Avec 35 morts au combat, il s'agit de ses pertes les plus lourdes depuis la guerre en 2006 contre le Hezbollah libanais, dont le chef, Hassan Nasrallah, ennemi juré d'Israël, a appelé vendredi Arabes et musulmans à armer la "Résistance" palestinienne à Gaza.

Et le conflit à Gaza, le quatrième depuis que l'armée israélienne s'est retirée de ce territoire en 2005, a des conséquences sur la Cisjordanie occupée, théâtre de violents affrontements à Hébron, Naplouse, Bethléem ou encore Jérusalem-Est, rappelant des scènes des deux intifadas.

Au terme d'un "jour de colère", les affrontements se poursuivaient dans la nuit, deux Palestiniens de 16 et 18 ans étant tués dans la nuit lors d'affrontements avec l'armée israélienne. En 24 heures, ce sont une dizaine de Palestiniens de Cisjordanie qui ont perdu la vie.

Israël doit aussi faire face aux critiques sur le tribut payé par les civils palestiniens, notamment les plus jeunes. L'Unicef a fait état vendredi d'un bilan d'"au moins 192 enfants" tués dans la bande de Gaza.

Au lendemain du drame dans son école de Beit Hanoun (nord), où selon les secours palestiniens une quinzaine de réfugiés ont été tués par un obus israélien, l'Agence pour l'aide aux réfugiés palestiniens (UNRWA) a de nouveau lancé un signal d'alarme sur la situation humanitaire.

"Le nombre de personnes déplacées à Gaza est désormais le triple du pic du conflit de 2008/9", selon l'UNWRA, dont le porte-parole Chris Gunness a précisé que plus de 160.000 réfugiés étaient hébergés dans 83 refuges, ce qui représente près de 10% de la population.

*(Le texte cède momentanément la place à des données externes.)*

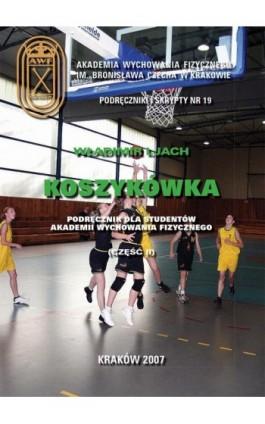 Koszykówka. Podręcznik dla studentów akademii wychowania fizycznego, - Władimir Ljach - Ebook - 978-83-891-2133-2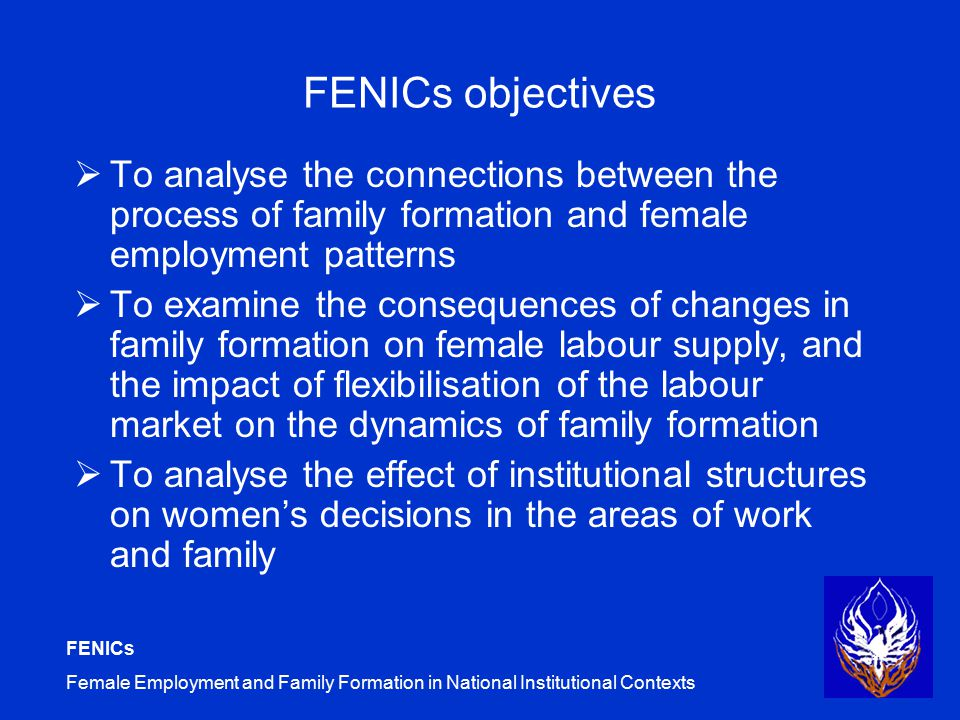 FENICs Female Employment and Family Formation in National Institutional Contexts FENICs objectives  To analyse the connections between the process of family formation and female employment patterns  To examine the consequences of changes in family formation on female labour supply, and the impact of flexibilisation of the labour market on the dynamics of family formation  To analyse the effect of institutional structures on women's decisions in the areas of work and family
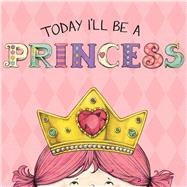 Today I'll Be a Princess by Croyle, Paula; Brown, Heather, 9781449428655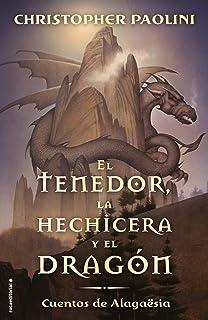 El tenedor, la hechicera y el dragón: Cuentos de Alagaësia (Roca Juvenil)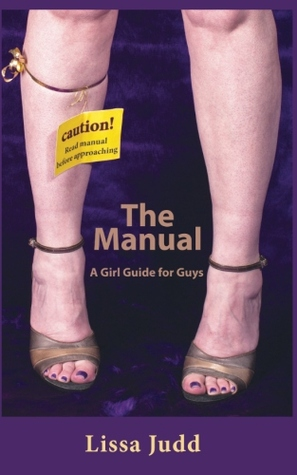 The Manual: A Girl Guide for Guys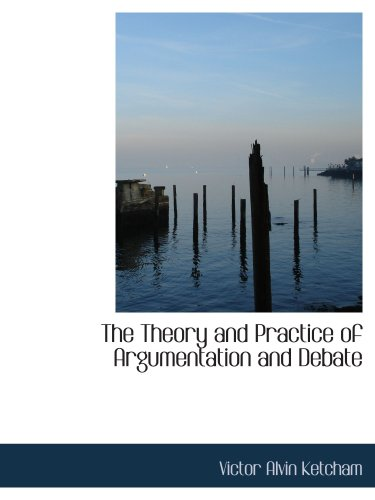 9780559628955: The Theory and Practice of Argumentation and Debate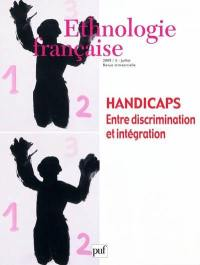 Ethnologie française. n° 3 (2009), Handicaps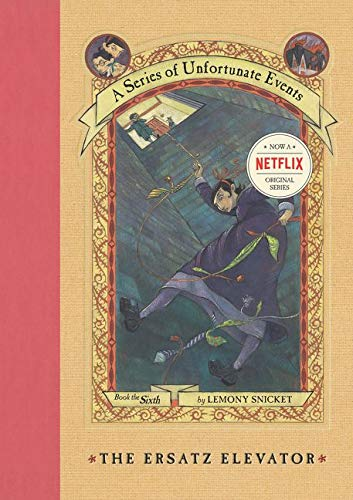 The Ersatz Elevator: A Series of Unfortunate Events - Book 6: Lemony Snicket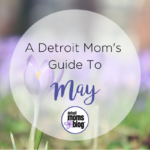 A Detroit Mom's Guide to {May}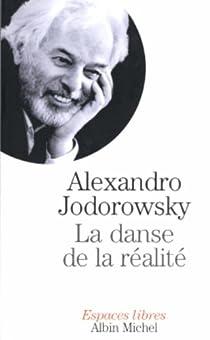 La Danse de la réalité par Jodorowsky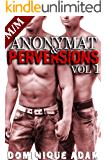 Anonymat et Perversions Vol .1: (Roman Érotique M/M, Sexe à Plusieurs, Initiation Homo, Alpha Male, Domination Gay MM) (French Edition)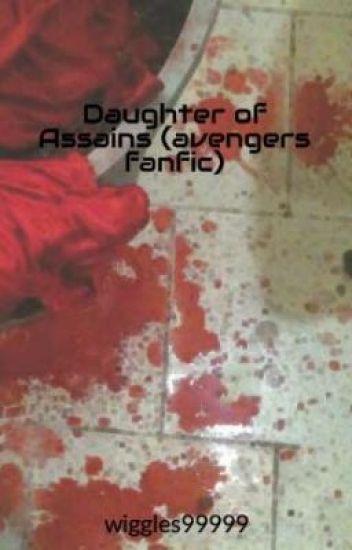 Daughter of Assains (avengers fanfic)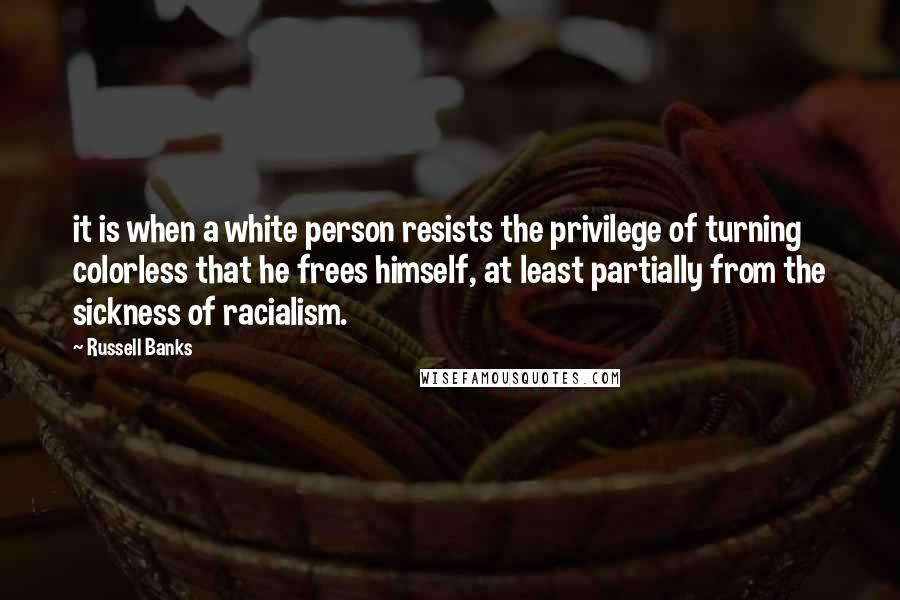 Russell Banks quotes: it is when a white person resists the privilege of turning colorless that he frees himself, at least partially from the sickness of racialism.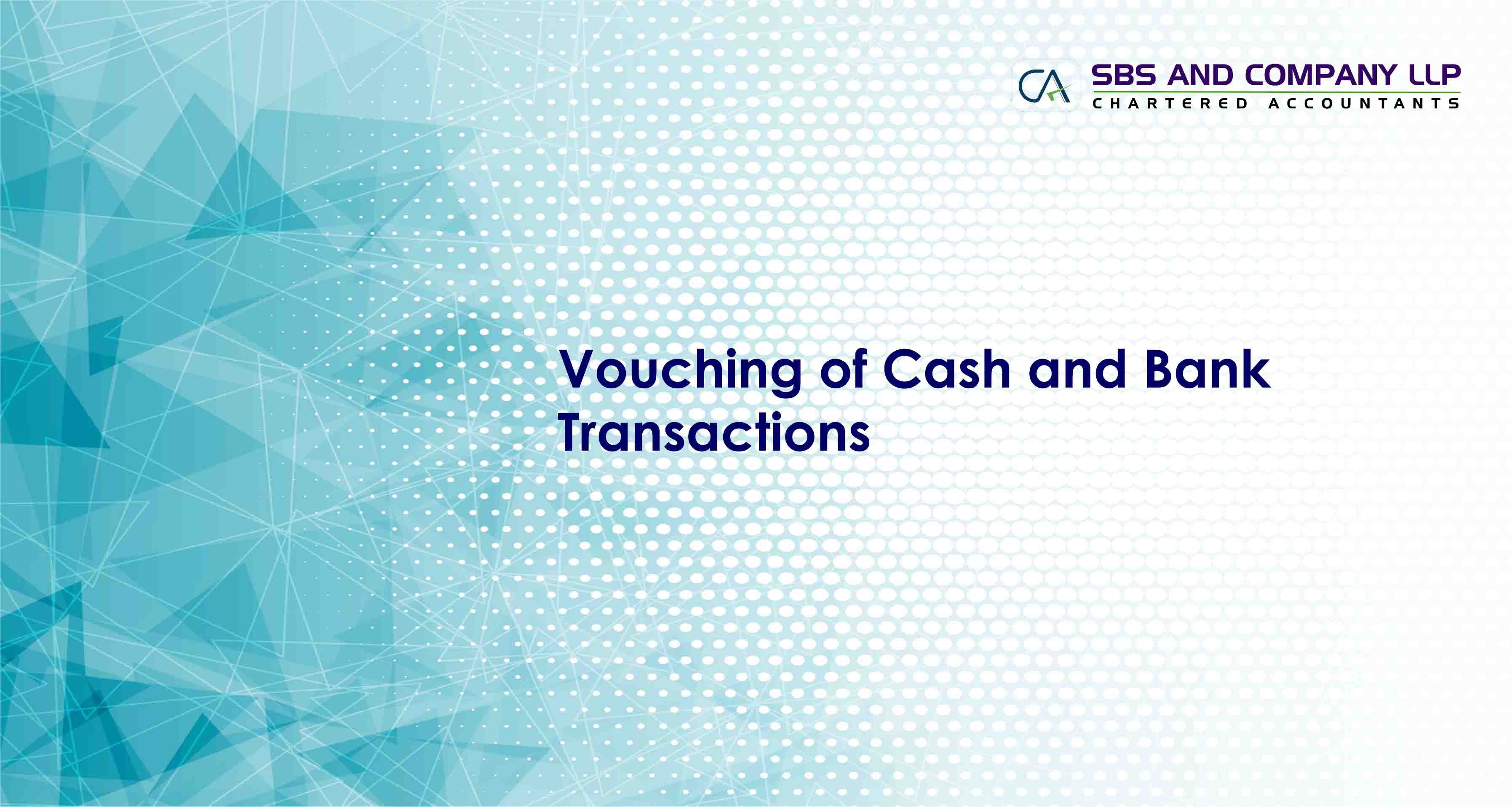 Vouching of Cash and Bank Transactions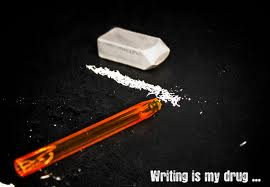 writing is my drug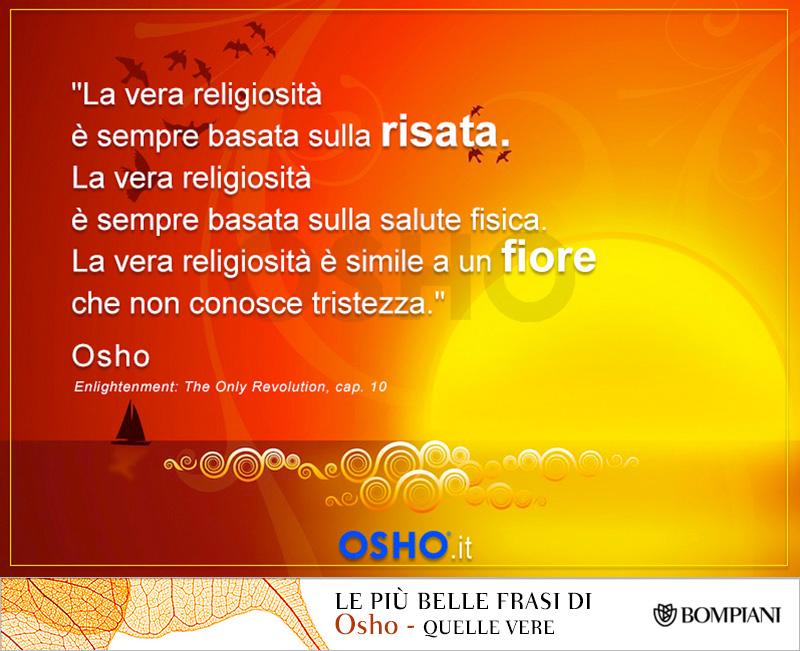 abbastanza Più belle frasi Osho - quelle vere # 73 La vera delizia XX69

Si elle a promis d'enquêter sur Beit Hanoun, comme le réclament l'ONU et l'Union européenne, l'armée israélienne a de nouveau accusé le Hamas de se servir des civils comme de "boucliers humains", en dissimulant ses armes dans des écoles, mosquées et hôpitaux.

Elle a d'ailleurs affirmé qu'un des soldats tués vendredi l'avait été depuis une "structure située près d'une école de l'ONU".